IPoIB: Test for NULL broadcast object in ipiob_mcast_join_finish()

We saw a kernel oops in our regression testing when a multicast "join
finish" occurred just after the interface was -- this is
<https://bugs.openfabrics.org/show_bug.cgi?id=1040>.  The test
randomly causes the HCA physical port to go down then up.

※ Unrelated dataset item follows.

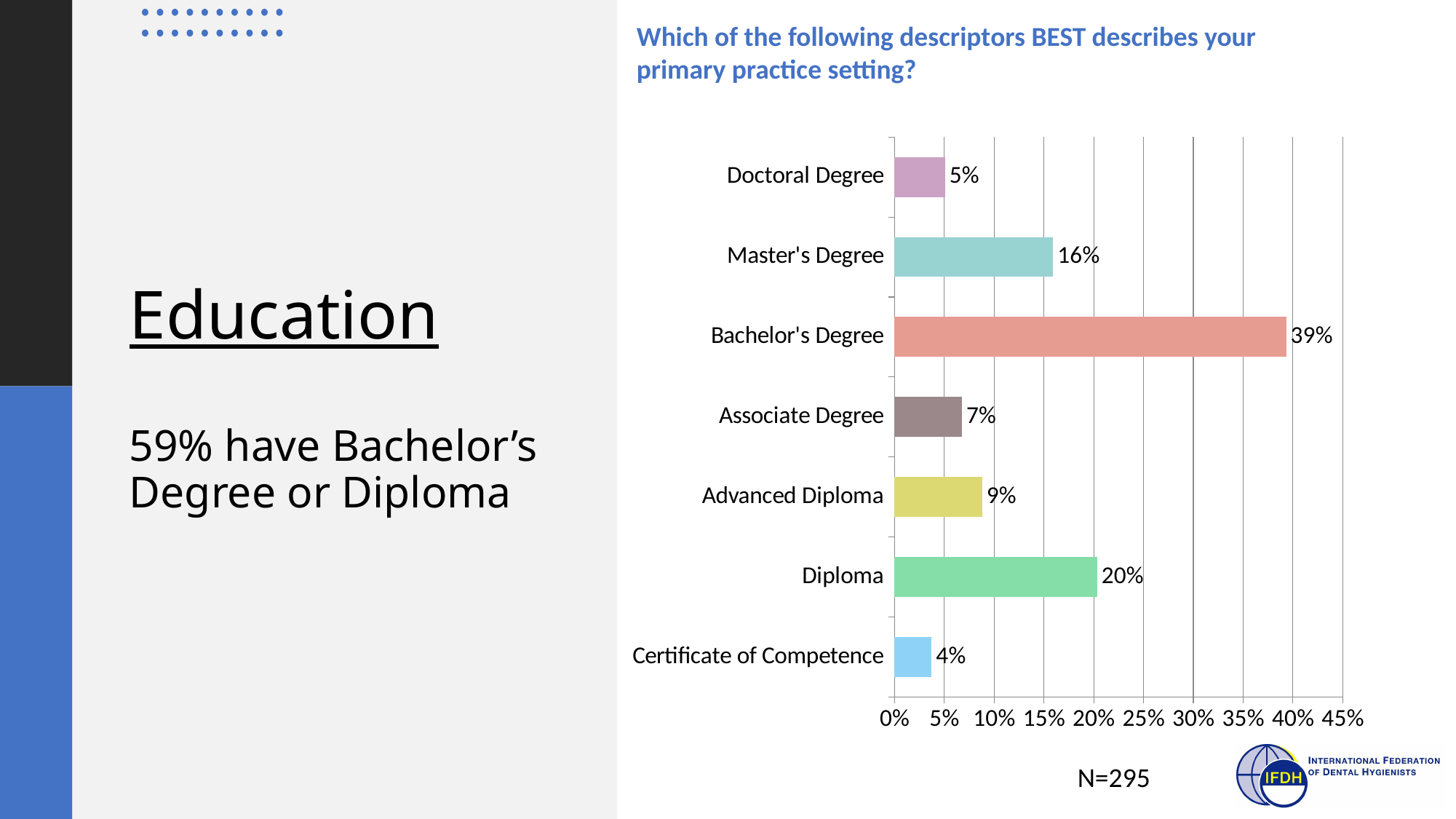
What is the difference between the Bachelor's Degree and Diploma values? 19% What percentage is shown for Certificate of Competence? 4% Which category has the highest value? Bachelor's Degree What percentage of respondents have a Bachelor's Degree? 39% Which category has the lowest value? Certificate of Competence What is the value shown for Diploma? 20% What is the difference between the Master's Degree and Associate Degree values? 9% What is the value for Master's Degree? 16% What sample size (N) is shown below the chart? N=295 How many categories are shown in the chart? 7 Which is larger, Advanced Diploma or Doctoral Degree? Advanced Diploma What kind of chart is shown on the slide? Bar chart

The cause of this is that ipoib_mcast_join_finish() processing happen
just after ipoib_mcast_dev_flush() was invoked (in which case the
broadcast pointer is NULL).  This patch tests for and handles the case
where priv->broadcast is NULL.

Cc: <stable@kernel.org>
Signed-off-by: Jack Morgenstein <jackm@dev.mellanox.co.il>
Signed-off-by: Roland Dreier <rolandd@cisco.com>
---

diff --git a/drivers/infiniband/ulp/ipoib/ipoib_multicast.c b/drivers/infiniband/ulp/ipoib/ipoib_multicast.c
index d00a2c174ae..3f663fb852c 100644
--- a/drivers/infiniband/ulp/ipoib/ipoib_multicast.c
+++ b/drivers/infiniband/ulp/ipoib/ipoib_multicast.c
@@ -194,7 +194,13 @@ static int ipoib_mcast_join_finish(struct ipoib_mcast *mcast,
 	/* Set the cached Q_Key before we attach if it's the broadcast group */
 	if (!memcmp(mcast->mcmember.mgid.raw, priv->dev->broadcast + 4,
 		    sizeof (union ib_gid))) {
+		spin_lock_irq(&priv->lock);
+		if (!priv->broadcast) {
+			spin_unlock_irq(&priv->lock);
+			return -EAGAIN;
+		}
 		priv->qkey = be32_to_cpu(priv->broadcast->mcmember.qkey);
+		spin_unlock_irq(&priv->lock);
 		priv->tx_wr.wr.ud.remote_qkey = priv->qkey;
 	}